Aunque en última instancia refutable, la tesis de Rousseau es fascinante. Según él, lo que se expresa en cada elección es la Voluntad General de ese único organismo que es el pueblo. Cada ciudadano, cuando vota, no realiza entonces un "acto de voluntad" sino un "acto de razón": interpretar cuál es la Voluntad General del pueblo. En el momento del escrutinio, el ciudadano verifica si su interpretación ganó o perdió. Si ganó, quiere decir que había interpretado correctamente a la Voluntad General. Si perdió, se había equivocado.
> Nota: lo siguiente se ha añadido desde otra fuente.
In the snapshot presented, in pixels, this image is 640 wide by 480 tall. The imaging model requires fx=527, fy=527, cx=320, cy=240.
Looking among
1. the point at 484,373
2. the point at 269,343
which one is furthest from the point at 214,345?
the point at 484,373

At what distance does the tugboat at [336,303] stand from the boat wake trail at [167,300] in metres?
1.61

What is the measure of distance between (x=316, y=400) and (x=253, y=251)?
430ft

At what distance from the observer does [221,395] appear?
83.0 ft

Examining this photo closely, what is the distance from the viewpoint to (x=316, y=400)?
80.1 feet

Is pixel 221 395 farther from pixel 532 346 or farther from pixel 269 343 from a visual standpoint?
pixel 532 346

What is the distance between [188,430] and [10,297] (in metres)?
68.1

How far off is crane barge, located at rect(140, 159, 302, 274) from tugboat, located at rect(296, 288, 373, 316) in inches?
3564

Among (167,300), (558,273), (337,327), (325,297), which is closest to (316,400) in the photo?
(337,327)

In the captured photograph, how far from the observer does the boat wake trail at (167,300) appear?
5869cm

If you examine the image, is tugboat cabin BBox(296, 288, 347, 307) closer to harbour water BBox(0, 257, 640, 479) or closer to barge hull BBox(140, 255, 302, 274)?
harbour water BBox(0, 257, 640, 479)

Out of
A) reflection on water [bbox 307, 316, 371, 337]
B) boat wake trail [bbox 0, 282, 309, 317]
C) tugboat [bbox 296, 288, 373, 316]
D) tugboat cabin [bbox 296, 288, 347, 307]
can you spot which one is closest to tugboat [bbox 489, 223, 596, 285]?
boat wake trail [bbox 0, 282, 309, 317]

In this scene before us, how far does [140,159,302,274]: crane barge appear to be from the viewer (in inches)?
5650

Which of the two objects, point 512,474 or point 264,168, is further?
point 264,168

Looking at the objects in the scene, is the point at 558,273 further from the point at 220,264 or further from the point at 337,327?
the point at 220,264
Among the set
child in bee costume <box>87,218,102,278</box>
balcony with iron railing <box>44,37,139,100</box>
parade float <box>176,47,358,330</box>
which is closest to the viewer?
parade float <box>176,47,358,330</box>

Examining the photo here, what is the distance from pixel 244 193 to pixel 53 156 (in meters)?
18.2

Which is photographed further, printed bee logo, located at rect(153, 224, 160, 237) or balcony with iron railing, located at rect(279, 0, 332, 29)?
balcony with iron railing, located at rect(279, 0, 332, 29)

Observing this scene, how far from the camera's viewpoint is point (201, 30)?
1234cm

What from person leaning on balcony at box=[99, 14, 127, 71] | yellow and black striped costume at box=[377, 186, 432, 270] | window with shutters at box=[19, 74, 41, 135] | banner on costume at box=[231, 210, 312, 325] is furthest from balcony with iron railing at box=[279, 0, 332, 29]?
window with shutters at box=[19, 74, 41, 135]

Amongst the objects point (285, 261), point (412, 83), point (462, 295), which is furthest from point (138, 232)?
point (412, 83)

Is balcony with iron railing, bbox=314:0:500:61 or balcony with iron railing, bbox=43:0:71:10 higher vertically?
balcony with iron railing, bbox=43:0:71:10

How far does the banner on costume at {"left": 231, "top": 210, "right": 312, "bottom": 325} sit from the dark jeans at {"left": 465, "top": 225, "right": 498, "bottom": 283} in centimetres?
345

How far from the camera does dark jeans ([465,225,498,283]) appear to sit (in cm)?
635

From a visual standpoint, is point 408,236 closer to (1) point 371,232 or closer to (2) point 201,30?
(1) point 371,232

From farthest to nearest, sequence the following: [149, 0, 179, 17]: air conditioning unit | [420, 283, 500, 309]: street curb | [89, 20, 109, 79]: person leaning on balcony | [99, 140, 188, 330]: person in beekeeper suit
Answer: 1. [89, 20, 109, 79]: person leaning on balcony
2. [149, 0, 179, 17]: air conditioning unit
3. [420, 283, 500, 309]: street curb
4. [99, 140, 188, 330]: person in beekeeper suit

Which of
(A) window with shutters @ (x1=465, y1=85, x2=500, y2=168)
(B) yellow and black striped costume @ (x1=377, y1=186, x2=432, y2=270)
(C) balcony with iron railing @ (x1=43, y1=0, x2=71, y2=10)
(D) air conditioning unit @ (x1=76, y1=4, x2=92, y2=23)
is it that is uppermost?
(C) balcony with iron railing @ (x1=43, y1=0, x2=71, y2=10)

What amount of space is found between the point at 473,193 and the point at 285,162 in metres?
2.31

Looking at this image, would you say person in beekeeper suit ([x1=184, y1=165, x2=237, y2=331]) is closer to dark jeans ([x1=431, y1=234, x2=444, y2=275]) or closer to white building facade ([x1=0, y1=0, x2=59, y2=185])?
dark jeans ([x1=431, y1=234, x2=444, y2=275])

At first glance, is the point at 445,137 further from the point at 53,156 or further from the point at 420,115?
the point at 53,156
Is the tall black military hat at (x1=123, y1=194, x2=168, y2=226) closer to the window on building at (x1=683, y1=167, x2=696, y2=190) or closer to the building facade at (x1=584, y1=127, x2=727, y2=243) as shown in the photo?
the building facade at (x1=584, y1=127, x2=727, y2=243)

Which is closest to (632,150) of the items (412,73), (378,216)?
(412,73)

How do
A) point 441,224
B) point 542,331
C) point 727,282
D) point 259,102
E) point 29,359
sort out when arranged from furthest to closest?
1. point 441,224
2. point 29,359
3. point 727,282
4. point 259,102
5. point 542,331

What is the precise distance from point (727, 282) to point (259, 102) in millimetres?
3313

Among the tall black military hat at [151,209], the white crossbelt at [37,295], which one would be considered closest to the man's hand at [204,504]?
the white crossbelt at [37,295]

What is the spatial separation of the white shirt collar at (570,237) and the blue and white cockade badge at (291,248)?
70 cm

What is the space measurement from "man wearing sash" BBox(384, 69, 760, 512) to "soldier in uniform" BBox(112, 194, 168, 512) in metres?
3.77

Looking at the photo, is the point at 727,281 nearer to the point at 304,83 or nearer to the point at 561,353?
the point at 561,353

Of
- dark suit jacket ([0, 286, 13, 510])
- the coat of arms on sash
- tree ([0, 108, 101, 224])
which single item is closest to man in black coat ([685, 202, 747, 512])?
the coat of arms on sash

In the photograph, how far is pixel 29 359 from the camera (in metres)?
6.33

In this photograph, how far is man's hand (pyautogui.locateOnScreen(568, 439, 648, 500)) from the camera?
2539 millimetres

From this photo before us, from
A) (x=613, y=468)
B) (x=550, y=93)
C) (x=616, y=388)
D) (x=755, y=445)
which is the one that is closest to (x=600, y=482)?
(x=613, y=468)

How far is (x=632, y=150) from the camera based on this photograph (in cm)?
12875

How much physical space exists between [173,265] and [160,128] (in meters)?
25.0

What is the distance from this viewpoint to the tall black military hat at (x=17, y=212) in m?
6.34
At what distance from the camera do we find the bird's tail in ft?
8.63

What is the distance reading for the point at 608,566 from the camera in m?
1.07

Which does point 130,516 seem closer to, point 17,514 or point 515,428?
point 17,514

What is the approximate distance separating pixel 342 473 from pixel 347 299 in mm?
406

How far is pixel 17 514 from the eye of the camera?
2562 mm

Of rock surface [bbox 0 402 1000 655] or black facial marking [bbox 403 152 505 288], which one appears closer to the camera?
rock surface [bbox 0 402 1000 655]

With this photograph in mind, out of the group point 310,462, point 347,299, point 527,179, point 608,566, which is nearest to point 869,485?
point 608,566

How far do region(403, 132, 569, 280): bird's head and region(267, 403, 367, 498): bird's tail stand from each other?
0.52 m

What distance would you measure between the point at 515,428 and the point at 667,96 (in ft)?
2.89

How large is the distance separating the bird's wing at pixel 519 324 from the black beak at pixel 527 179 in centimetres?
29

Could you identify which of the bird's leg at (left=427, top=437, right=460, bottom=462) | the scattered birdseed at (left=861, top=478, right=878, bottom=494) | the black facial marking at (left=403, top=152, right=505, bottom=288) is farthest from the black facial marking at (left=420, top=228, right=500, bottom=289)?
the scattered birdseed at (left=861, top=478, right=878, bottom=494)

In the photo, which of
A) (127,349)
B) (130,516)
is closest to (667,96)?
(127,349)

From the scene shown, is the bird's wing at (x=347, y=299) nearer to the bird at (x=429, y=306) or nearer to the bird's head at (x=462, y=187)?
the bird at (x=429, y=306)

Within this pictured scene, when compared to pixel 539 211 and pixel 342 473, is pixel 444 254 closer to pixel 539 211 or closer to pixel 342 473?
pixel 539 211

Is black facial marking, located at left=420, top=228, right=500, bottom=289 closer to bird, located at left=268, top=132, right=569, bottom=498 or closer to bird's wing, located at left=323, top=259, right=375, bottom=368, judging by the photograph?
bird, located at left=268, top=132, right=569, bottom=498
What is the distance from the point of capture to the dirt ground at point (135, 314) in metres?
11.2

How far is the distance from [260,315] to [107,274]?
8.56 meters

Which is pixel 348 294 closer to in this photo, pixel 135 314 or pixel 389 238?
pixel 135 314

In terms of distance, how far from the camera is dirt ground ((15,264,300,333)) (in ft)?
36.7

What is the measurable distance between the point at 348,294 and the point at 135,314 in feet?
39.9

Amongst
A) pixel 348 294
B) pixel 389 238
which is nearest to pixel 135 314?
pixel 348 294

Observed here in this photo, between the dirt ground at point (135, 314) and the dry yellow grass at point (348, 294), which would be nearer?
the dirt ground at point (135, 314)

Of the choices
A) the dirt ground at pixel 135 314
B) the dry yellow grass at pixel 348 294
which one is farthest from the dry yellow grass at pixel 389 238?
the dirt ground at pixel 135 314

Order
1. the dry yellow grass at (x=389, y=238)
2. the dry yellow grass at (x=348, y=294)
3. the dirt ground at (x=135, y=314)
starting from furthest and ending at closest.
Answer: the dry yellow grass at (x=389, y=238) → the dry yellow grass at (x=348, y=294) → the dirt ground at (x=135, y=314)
En este último caso, sólo le queda reconocer su error. Al día siquiente del escritinio el pueblo recupera por consiguiente la unanimidad, que es la suma de los que acertaron y de los que, habiéndose equivocado, se pliegan a los vencedores porque, en caso contrario, se convertirían en traidores.

Para Rousseau, por consiguiente, el voto tiene un significado trascendental, casi religioso, y en cierto modo definitivo, porque en el día de los comicios el Pueblo, ese dios de la democracia, pronuncia solemnemente su palabra. Como buen inglés, Locke no le da al voto este alcance casi sobrenatural sino un alcance meramente práctico desde el momento en que, al ser la unanimidad casi imposible, acepta el principio mayoritario como un expediente supletorio para asegurarles la gobernabilidad a los vencedores, pero a sabiendas de que cada elección, lejos de quemar incienso ante el altar de la Voluntad General, todo lo que hace es definir el rumbo del gobierno hasta la próxima elección. Por eso es importante, para Locke, que la mayoría respete escrupulosamente a la minoría a la que acaba de derrotar, ya que ella podría convertirse en mayoría en la siguiente elección. Para Rousseau, el Estado democrático es una única nave, con todos sus pasajeros embarcados. Para Locke, el Estado democrático es un conjunto de canoas que, si bien se han puesto de acuerdo en el método para regular sus desacuerdos hasta el nuevo período de gobierno, no por eso han renunciado al pluralismo, a la diversidad.

Populistas y liberales

Si llamamos rousseaunianos a los partidarios de la interpretación del voto de Rousseau y lockianos a los partidarios de la interpretación de Locke, podremos establecer dos distinciones. La primera de ellas es que los partidos de inclinación populista tienden a ser rousseaunianos o plebiscitarios en cuanto le dan al voto un alcance trascendental, mientras que los partidos de inclinación liberal le dan al voto, solamente, un alcance circunstancial. ¿No era entre nosotros "plebiscitario" el peronismo cuando juzgaba a cada elección como un verdadero plebiscito? Pero al preguntar tantas veces "¿si éste no es el pueblo, el pueblo donde está?", el peronismo también reflejaba el simple hecho de que casi siempre ganaba. Esto nos lleva a la segunda distinción: ¿no es el rousseaunianismo, además, propio de los partidos acostumbrados a ganar? Que el hecho de ganar inclina a cualquiera al rousseaunianismo se comprobó en 2009, cuando la categórica derrota kirchnerista indujo al antikirchnerismo a "creérsela" pese a su raigambre liberal, suponiendo que el ciclo kirchnerista agonizaba.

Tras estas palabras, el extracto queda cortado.